The discharged resin mass was gradually cooled until the temperature reached 98 ° C., and then rapidly cooled with cold air to coarsely pulverize the cooled product.

Next, the obtained coarsely pulverized product is pulverized to an average diameter of 8.2 μm by a jet pulverizer, and then coarse and fine powders are cut by a DS classifier to obtain toner particles having an average diameter of 8.5 μm. Obtained.

Finally, the obtained toner was added at a ratio of 0.2% by weight of hydrophobic silica (H2000; manufactured by Hoechst) to perform a surface treatment. The toner thus obtained is referred to as toner B.

[0035] Using the Comparative Example Table 1 material, under the conditions shown in Table 1,
Toners C to G were obtained in the same manner as in Example 1 .

[Table 1]

The toners A to G prepared in Examples were dissolved in chloroform and centrifuged.
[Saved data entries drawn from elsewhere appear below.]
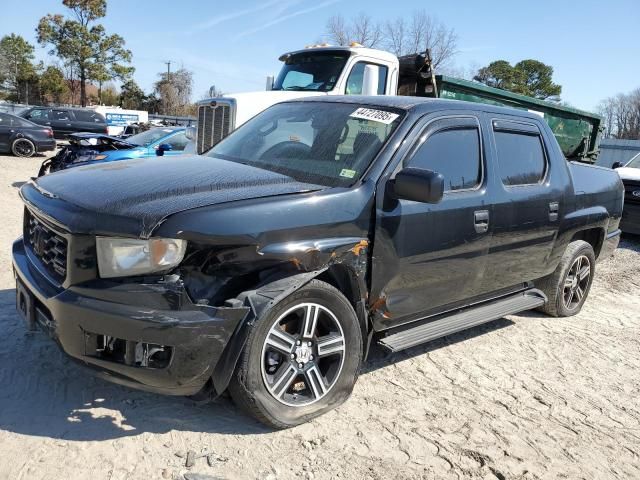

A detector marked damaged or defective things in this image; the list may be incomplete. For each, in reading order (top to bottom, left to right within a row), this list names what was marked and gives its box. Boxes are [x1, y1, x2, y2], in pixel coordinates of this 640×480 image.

cracked hood [21, 155, 322, 237]
damaged front bumper [11, 238, 250, 396]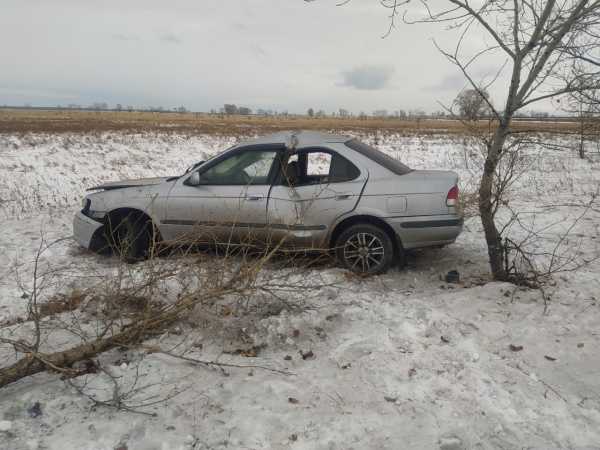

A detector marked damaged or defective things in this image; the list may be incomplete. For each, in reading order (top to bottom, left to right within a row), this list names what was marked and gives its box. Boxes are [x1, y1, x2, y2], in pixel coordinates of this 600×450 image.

damaged car hood [88, 176, 175, 192]
crumpled front bumper [73, 211, 104, 250]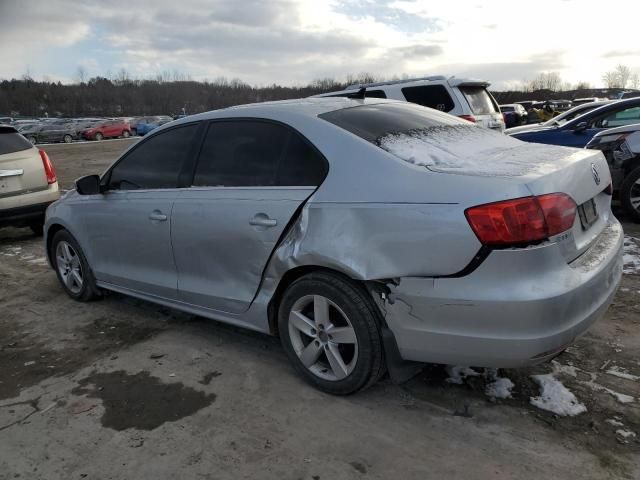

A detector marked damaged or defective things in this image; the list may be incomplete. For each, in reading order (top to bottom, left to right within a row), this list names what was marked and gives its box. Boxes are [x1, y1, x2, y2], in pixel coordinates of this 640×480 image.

Ten minutes later, the wax floating on the surface was collected, and a SEM photograph was taken to measure the particle size of the wax. The results are shown in Table 2 below.

[0037]

[Table 2]

In the table, D _W is the average diameter of the spherical wax.
(D _W ). a and b represent the average (a) of the major axis of the spindle-shaped wax and the average (b) of the major axis, respectively.
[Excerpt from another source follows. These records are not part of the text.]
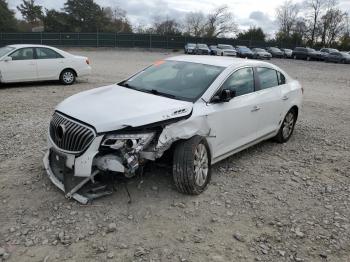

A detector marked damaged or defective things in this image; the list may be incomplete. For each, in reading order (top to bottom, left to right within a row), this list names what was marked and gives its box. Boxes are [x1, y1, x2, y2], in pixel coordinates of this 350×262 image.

crumpled hood [55, 84, 193, 133]
damaged white car [43, 54, 302, 203]
broken headlight assembly [101, 133, 156, 174]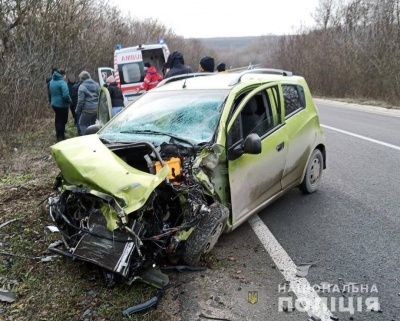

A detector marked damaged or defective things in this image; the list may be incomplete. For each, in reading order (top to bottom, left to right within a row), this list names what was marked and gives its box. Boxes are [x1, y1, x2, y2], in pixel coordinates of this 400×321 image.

broken windshield [99, 89, 228, 146]
crumpled hood [50, 134, 169, 214]
severely damaged car [47, 69, 324, 284]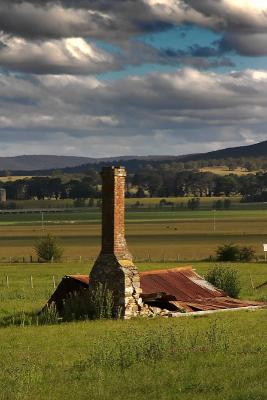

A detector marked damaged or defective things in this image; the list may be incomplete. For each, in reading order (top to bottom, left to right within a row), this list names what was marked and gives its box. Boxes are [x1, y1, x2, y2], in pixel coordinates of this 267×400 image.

rusted corrugated roof [45, 268, 264, 314]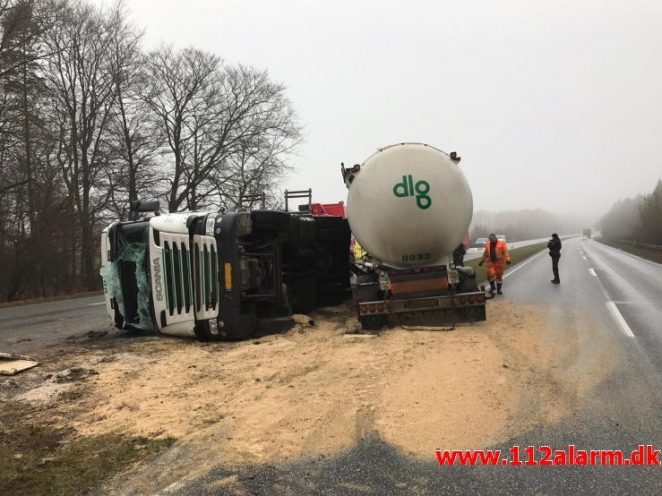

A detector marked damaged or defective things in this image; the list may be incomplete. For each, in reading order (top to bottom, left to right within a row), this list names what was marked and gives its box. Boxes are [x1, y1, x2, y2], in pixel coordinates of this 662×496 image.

overturned truck [101, 206, 350, 340]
The toners A to G thus obtained were sufficiently mixed with a separately prepared binder type carrier (average diameter: 62 μm) and charged. For the negatively charged toner, the copier EP8600 (Minolta Camera Co., Ltd.) was used. For the positively charged toner, the copier EP8600 was modified, and the printing durability test was performed by changing the photoconductor to an organic photoconductor. . The results are shown in Table 3 below.

[0040]

[Table 3]

The ranking in the above table was performed as follows. Filming of photoreceptor; ◎: no filming at all ○: slight filming but no problem in practical use ×: filming occurs and fogging occurs Black spot fusion (black spot (BS)); No black spot fusion △: Black spot fusion is observed on the photoreceptor, but does not occur in the copy image ×: Black spot appears in the copy image

[0042]

According to the toner of the present invention, the wax is uniformly dispersed with a small particle diameter, and the toner is fused to the photoreceptor due to the separation of the wax, filming, and a black spot, fogging and the like are caused. Absent.
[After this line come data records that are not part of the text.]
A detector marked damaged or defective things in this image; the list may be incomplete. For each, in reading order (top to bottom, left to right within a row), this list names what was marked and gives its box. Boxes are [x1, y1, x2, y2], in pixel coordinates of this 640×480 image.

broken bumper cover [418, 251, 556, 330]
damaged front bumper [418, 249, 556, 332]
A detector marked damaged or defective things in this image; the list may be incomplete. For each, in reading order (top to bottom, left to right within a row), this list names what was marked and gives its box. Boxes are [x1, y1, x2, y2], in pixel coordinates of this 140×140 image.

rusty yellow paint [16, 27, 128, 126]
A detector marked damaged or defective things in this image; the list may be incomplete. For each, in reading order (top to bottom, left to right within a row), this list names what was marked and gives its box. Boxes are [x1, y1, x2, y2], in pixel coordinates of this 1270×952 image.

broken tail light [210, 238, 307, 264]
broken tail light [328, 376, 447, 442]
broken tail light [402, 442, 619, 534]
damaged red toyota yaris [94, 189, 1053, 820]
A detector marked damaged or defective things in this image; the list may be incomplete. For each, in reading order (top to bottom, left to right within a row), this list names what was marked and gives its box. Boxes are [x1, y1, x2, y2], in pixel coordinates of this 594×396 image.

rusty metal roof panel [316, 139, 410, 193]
──────────────────────────────────────────────────続 き Continuation of the front page (72) Inventor Hiroyuki Fukuda Osaka International Building Minolta Camera Co., Ltd. 2-3-1-13 Azuchicho, Chuo-ku, Osaka City, Osaka (56) References JP-A-4-194869 (JP, A) JP-A-4-195068 (JP, A) (58) Fields investigated (Int. Cl. ⁷ , DB name) G03G 9/08

Claims (2)

(57) [Claims] (1) 1 to 7 parts by weight of wax is added to 100 parts by weight of a thermoplastic resin having an average particle diameter of 500 to 5000 μm, and a shearing force is applied.
The average particle size of the thermoplastic resin by a mixer capable of imparting
Step size are mixed until 300~800μm decreases, due to (2) extrusion kneader the mixture obtained in step (1)
And set temperature (T _s ): T _m −20 ° C. ≦ T _s ≦ T _m + 20 ° C. (where T _m is the softening of the thermoplastic resin)
In the range of the point), made by the process cooling the T _m + 35 ° C. step of melt-kneading as discharge at a temperature, and (3) above (2) kneaded product obtained in the step of, pulverized and classified A method for producing an electrophotographic toner. 2. The thermoplastic resin has a softening point of 80 to 160 ° C.
The method for producing an electrophotographic toner according to claim 1, wherein the melting point of the wax is 90 to 180C.